According to Michael Trucano from the World Bank, Jordan is one of a handful of countries to watch. “Efforts have been made in numerous countries to replicate and adapt the model behind the innovative public-private partnership driving the forward-looking Jordan Education Initiative, perhaps the highest profile initiative of its kind among developing countries – and one of the better evaluated ones”.
Not surprising then to see the Jordan Education Initiative winning a UNSECO prize for excellence in the use of ICT in education in 2009.
But what exactly is the Jordan Education Initiative and what can we learn from it?
The Jordan Education Initiative (JEI) is one of several education initiatives run by the World Economic Forum, others being the Egyptian Palestinian and Rajasthan Education initiatives.

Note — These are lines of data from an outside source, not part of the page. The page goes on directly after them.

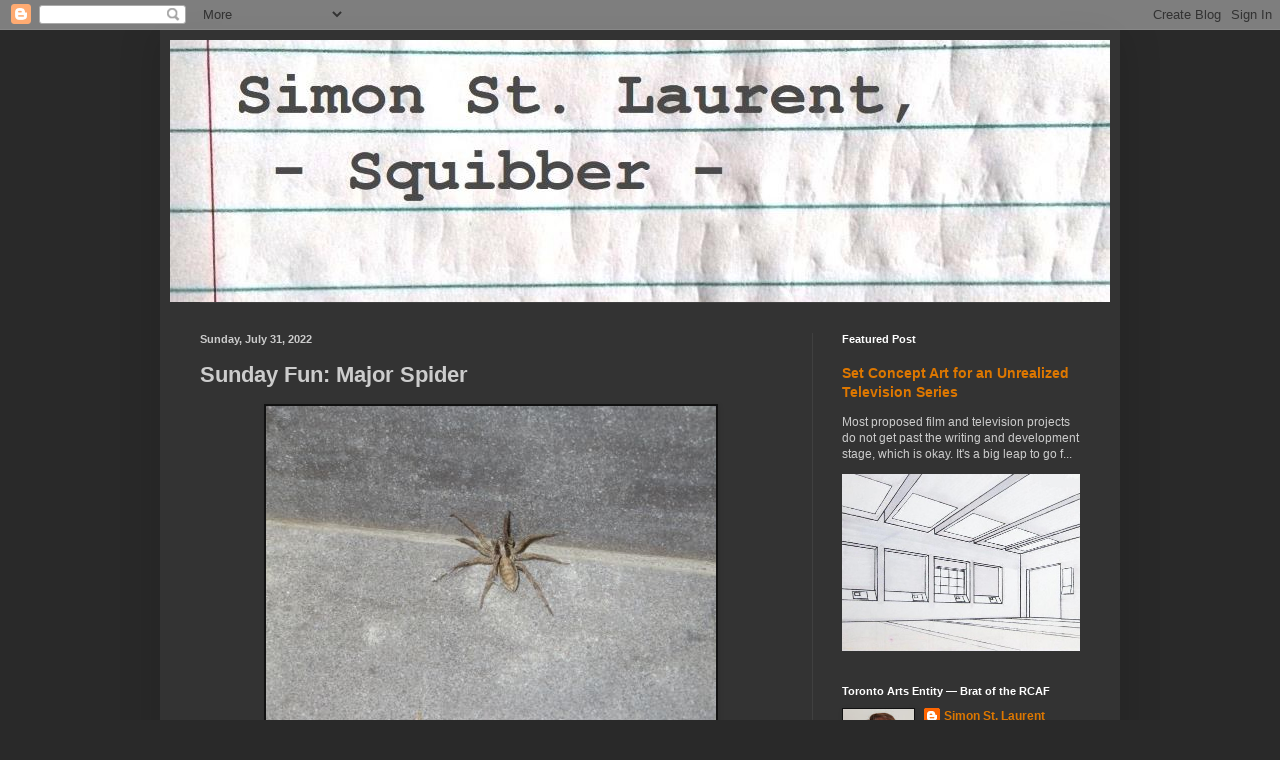

--- FILE ---
content_type: text/html; charset=UTF-8
request_url: https://www.simonstlaurent.ca/b/stats?style=BLACK_TRANSPARENT&timeRange=ALL_TIME&token=APq4FmBF4tJDxjNpW8fuKAeMYj8cd--RgaOmrQ6XZBgmLTth0ZfBQqSk_9UDpUDXrXPnX-8JMK5A7ifcvhQDs4JTWz94OiNClQ
body_size: 45
content:
{"total":3429555,"sparklineOptions":{"backgroundColor":{"fillOpacity":0.1,"fill":"#000000"},"series":[{"areaOpacity":0.3,"color":"#202020"}]},"sparklineData":[[0,10],[1,18],[2,17],[3,15],[4,42],[5,98],[6,79],[7,20],[8,26],[9,28],[10,26],[11,23],[12,26],[13,27],[14,24],[15,23],[16,24],[17,23],[18,28],[19,35],[20,30],[21,100],[22,53],[23,42],[24,33],[25,65],[26,28],[27,34],[28,32],[29,85]],"nextTickMs":22222}

--- FILE ---
content_type: text/html; charset=utf-8
request_url: https://www.google.com/recaptcha/api2/aframe
body_size: 250
content:
<!DOCTYPE HTML><html><head><meta http-equiv="content-type" content="text/html; charset=UTF-8"></head><body><script nonce="FR5FKoixY3Hu7onkMCiuGA">/** Anti-fraud and anti-abuse applications only. See google.com/recaptcha */ try{var clients={'sodar':'https://pagead2.googlesyndication.com/pagead/sodar?'};window.addEventListener("message",function(a){try{if(a.source===window.parent){var b=JSON.parse(a.data);var c=clients[b['id']];if(c){var d=document.createElement('img');d.src=c+b['params']+'&rc='+(localStorage.getItem("rc::a")?sessionStorage.getItem("rc::b"):"");window.document.body.appendChild(d);sessionStorage.setItem("rc::e",parseInt(sessionStorage.getItem("rc::e")||0)+1);localStorage.setItem("rc::h",'1768664936718');}}}catch(b){}});window.parent.postMessage("_grecaptcha_ready", "*");}catch(b){}</script></body></html>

The JEI has the following objectives:
- Improve the development and delivery of education to Jordan’s citizens through public-private partnerships
- Help the government of Jordan achieve its vision for education as a catalyst for social and economic development
- Accelerate of educational reforms in developing countries by unleashing the innovation of teachers and students through the effective use of ICT
- Build the capacity of the local information technology industry in partnership with world class firms
- Build a model of reform that can be exported to and replicated in other countries.
The JEI has 17 global corporations, 17 Jordanian entities, and 11 governmental and non-governmental organizations all working together to achieve these objectives, in partnership with the Government of Jordan. Commercial partners include Micrsoft, Intel, Cisco, HP, Tribal, iEARN and World Links.
This PPP enabled JEI to improve learning for 80,000 students, via 3200 teachers in 100 “Discovery Schools”. Each Discovery School is fully networked; Internet connected and has access to computer labs and online content.
Jordan participated in PISA for the first time in 2006, and found that scores for Maths, Science and Reading were higher in the “Discovery Schools”. Whilst these differences could potentially be caused by other factors, it’s reasonable to conclude that the initiative is having an overall positive effect.
Key learning from the JEI includes:
- Never lose focus on education
- Ensure the technology is scalable
- PPP is the backbone with clear roles and responsibilities for each partner
- Strong governance and organizational structure
- Correct scale of program
- Monitoring and impact assessment is critical
- Communication and PR plays a role
- Change management vs. training
(The World Economic Forum)
McKinsey and Company published an analysis of the JEI in 2005, and concluded that effective global-local, public-private partnerships should have the following key elements:
- Clear vision and objectives, powerfully articulated in appropriate forums
- Attractive governmental, social and geo-strategic conditions
- Motivated partners, whose interests are aligned with initiative, providing sufficient inputs
- Programme activities that leverage appropriate partner competences
- Well-supported coordinating mechanisms
- Consistent monitoring and evaluation
- Effective governance to set strategic direction and align partners.